È, dunque, piuttosto irresponsabile allarmare i risparmiatori provocando una situazione di stalli che è solamente peggiorativa perché sclerotizzando il risparmio si rischia di danneggiare irrimediabilmente la macchina economica e finanziaria di un intero Paese che conta sul risparmio del suo popolo. Il risparmio si raccoglie sotto diverse forme e uscire da quello squisitamente bancario non significa necessariamente mettersi in salvo, mettersi in salvo perché tolto il titolo rappresentativo del debito pubblico tutto il resto è in mano alle banche in ogni caso, se nessun risparmiatore dovesse sottoscrivere obbligazioni bancarie queste verrebbero collocate all’interno dei Fondi Comuni e delle Gestioni Patrimoniali, quindi non c’è alcuna possibilità di sfuggire. Oltretutto spostare il risparmio totalmente sui titoli di stato o nei prodotti di cassa depositi e Prestiti, questi potrebbero essere sottomessi alla speculazione della Troika, quindi non possiamo fare altro che affidarci alle cure del governo che, di qualunque colore sia, non ha alcun interesse a rinunciare al risparmio degli italiani, sarebbe come spararsi sui piedi.

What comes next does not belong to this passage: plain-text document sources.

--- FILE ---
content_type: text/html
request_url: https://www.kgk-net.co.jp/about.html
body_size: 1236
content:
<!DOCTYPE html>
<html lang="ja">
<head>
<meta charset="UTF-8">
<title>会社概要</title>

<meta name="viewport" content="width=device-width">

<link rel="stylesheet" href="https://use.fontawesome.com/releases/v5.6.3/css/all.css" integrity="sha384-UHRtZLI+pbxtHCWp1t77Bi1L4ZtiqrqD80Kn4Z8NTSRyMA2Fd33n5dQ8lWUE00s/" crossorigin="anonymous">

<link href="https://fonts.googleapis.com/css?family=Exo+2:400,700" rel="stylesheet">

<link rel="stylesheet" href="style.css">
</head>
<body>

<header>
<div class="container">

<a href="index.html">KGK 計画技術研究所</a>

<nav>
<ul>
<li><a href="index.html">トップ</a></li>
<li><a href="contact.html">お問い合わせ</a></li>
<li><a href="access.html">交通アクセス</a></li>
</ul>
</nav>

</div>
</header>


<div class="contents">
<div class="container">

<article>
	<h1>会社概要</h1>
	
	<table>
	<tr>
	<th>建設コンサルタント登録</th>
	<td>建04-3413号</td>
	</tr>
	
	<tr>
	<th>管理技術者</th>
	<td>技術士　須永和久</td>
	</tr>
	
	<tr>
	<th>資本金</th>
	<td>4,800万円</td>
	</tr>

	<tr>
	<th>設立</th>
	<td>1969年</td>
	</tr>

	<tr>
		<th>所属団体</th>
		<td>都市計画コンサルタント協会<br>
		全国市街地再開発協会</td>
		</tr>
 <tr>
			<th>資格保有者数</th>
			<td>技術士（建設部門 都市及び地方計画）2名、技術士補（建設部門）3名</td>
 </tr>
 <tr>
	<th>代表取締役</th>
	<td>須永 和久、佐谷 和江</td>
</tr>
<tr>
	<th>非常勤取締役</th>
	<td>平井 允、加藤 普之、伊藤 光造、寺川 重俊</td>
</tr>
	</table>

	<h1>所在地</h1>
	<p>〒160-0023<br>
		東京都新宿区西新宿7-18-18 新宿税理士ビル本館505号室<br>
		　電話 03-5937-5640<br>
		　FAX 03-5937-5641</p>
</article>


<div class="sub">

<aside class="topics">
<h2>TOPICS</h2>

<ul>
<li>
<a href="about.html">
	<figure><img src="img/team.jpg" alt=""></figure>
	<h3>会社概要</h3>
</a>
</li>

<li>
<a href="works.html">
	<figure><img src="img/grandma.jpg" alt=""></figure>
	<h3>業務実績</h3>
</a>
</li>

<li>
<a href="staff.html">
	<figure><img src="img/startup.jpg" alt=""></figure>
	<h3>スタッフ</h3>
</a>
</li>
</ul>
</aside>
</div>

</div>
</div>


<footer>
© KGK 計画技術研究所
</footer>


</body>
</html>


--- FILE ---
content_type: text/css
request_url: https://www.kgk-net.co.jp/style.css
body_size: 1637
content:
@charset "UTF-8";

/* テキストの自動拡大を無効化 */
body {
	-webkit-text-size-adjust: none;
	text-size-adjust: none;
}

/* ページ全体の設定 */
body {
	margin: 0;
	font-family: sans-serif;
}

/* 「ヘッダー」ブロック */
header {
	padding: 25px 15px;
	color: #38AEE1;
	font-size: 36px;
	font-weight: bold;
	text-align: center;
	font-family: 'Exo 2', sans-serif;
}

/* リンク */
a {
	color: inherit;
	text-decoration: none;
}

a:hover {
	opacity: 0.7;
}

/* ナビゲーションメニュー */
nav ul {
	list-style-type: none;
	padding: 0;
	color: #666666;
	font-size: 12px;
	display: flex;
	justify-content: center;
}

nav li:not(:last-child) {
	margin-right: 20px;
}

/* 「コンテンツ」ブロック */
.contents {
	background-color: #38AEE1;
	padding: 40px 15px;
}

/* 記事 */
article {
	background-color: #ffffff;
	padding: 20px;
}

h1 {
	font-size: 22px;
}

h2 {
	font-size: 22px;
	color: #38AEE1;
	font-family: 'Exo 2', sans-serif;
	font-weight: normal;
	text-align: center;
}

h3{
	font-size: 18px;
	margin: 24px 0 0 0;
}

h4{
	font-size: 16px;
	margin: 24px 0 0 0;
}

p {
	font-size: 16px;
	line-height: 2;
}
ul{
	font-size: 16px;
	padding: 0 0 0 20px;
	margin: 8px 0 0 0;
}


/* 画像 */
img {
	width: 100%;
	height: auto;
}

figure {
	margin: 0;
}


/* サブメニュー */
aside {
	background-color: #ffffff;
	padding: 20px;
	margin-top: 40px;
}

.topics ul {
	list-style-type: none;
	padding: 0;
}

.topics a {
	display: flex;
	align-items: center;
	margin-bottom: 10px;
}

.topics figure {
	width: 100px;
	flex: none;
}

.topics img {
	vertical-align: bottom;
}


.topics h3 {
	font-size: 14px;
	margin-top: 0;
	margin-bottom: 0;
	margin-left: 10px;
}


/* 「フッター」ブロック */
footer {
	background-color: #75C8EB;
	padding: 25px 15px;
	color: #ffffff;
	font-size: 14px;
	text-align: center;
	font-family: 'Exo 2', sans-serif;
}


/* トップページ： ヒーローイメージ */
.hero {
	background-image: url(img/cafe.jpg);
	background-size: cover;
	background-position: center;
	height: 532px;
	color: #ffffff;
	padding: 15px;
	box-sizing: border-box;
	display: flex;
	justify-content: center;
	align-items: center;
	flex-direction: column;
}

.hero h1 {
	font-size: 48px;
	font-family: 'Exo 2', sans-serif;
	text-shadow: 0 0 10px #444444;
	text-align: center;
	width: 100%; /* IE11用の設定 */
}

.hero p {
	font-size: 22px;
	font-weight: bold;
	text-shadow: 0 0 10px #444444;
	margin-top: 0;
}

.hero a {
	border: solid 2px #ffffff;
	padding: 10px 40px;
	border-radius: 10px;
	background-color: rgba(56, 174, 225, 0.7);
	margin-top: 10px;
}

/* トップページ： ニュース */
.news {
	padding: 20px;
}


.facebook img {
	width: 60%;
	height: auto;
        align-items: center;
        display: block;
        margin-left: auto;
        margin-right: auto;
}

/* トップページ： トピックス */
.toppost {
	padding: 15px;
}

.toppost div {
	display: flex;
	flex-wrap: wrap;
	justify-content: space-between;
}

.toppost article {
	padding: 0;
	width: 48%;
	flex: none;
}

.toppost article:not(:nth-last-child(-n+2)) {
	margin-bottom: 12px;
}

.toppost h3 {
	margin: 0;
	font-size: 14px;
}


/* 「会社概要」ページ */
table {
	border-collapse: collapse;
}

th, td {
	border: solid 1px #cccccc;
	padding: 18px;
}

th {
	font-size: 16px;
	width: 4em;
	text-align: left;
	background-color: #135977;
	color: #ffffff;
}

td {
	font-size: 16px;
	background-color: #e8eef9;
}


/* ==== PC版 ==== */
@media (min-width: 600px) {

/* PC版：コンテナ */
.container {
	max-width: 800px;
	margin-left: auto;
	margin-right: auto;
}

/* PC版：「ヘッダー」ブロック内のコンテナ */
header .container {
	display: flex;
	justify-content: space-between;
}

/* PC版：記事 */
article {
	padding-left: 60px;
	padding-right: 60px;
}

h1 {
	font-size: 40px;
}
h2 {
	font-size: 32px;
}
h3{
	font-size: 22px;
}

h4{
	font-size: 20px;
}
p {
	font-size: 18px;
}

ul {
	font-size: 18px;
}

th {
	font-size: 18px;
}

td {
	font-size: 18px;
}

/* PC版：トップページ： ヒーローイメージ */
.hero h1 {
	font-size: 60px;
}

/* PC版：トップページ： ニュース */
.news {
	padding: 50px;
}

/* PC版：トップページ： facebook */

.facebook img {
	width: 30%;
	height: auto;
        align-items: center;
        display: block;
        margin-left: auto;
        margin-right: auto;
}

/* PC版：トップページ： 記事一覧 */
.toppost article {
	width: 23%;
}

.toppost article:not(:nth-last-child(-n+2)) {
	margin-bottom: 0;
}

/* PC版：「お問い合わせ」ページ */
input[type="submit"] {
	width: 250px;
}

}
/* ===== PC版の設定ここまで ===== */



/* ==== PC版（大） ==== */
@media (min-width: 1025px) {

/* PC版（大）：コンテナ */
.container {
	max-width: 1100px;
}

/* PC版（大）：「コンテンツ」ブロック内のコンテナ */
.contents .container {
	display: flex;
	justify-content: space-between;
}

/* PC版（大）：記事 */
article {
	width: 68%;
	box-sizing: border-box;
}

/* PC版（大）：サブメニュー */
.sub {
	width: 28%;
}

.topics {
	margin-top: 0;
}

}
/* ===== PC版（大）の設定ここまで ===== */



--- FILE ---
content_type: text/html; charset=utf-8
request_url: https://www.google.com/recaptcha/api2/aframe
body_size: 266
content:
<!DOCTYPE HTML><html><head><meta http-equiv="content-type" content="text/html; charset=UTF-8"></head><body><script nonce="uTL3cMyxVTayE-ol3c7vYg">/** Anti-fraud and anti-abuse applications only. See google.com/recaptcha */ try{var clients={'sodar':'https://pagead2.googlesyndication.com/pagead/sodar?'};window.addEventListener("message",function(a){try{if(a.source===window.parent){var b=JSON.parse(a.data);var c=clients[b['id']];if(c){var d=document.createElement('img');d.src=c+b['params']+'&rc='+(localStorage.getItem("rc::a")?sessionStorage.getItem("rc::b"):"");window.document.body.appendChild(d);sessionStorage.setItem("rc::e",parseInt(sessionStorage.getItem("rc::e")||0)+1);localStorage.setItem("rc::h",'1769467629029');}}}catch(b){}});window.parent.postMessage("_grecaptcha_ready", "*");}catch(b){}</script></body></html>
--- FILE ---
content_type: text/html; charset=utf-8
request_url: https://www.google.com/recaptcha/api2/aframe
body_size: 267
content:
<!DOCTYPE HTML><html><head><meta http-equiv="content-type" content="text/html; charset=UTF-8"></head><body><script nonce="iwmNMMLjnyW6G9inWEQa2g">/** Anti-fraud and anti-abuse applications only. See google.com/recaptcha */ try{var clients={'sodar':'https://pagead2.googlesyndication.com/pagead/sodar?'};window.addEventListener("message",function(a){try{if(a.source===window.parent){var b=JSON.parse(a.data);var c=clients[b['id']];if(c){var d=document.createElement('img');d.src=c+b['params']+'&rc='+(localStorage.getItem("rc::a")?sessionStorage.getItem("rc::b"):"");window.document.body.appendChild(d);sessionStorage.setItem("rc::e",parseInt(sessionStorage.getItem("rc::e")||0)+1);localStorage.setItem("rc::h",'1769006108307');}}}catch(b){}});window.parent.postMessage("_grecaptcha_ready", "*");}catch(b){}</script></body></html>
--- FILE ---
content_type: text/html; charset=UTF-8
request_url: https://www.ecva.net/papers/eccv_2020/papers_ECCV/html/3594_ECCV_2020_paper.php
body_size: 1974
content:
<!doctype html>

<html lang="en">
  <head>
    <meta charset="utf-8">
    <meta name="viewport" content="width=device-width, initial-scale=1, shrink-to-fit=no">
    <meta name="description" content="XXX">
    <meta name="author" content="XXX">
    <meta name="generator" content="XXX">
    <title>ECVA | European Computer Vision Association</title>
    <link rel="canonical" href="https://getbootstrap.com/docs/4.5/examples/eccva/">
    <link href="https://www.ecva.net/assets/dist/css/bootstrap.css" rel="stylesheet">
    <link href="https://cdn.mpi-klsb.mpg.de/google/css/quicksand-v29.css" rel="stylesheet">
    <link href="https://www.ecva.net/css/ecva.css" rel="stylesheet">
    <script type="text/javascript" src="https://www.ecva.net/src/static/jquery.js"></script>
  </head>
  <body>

Seguiamo la promozione di politiche idonee alla tutela del risparmio in linea con l’articolo 47 della nostra costituzione, per tutto il resto, sono turbolenze fisiologiche, tenere gli occhi aperti e informarsi è un dovere, ma non facciamoci prendere dal panico. Solo una nota aggiuntiva, a proposito di cattiva informazione è utile ricordare che diffondere ipotesi allarmistiche sulle “nuove banche” è un reato: l’articolo 2637 del Codice Civile stabilisce che “chiunque diffonde notizie false o pone in essere operazioni simulate o altri artifici concretamente idonei a incidere in modo significativo sull’affidamento che il pubblico ripone nella stabilità patrimoniale di banche o di gruppi bancari, è punito con la pena della reclusione da uno a cinque anni”. Un po’ di normalità non farebbe male a nessuno!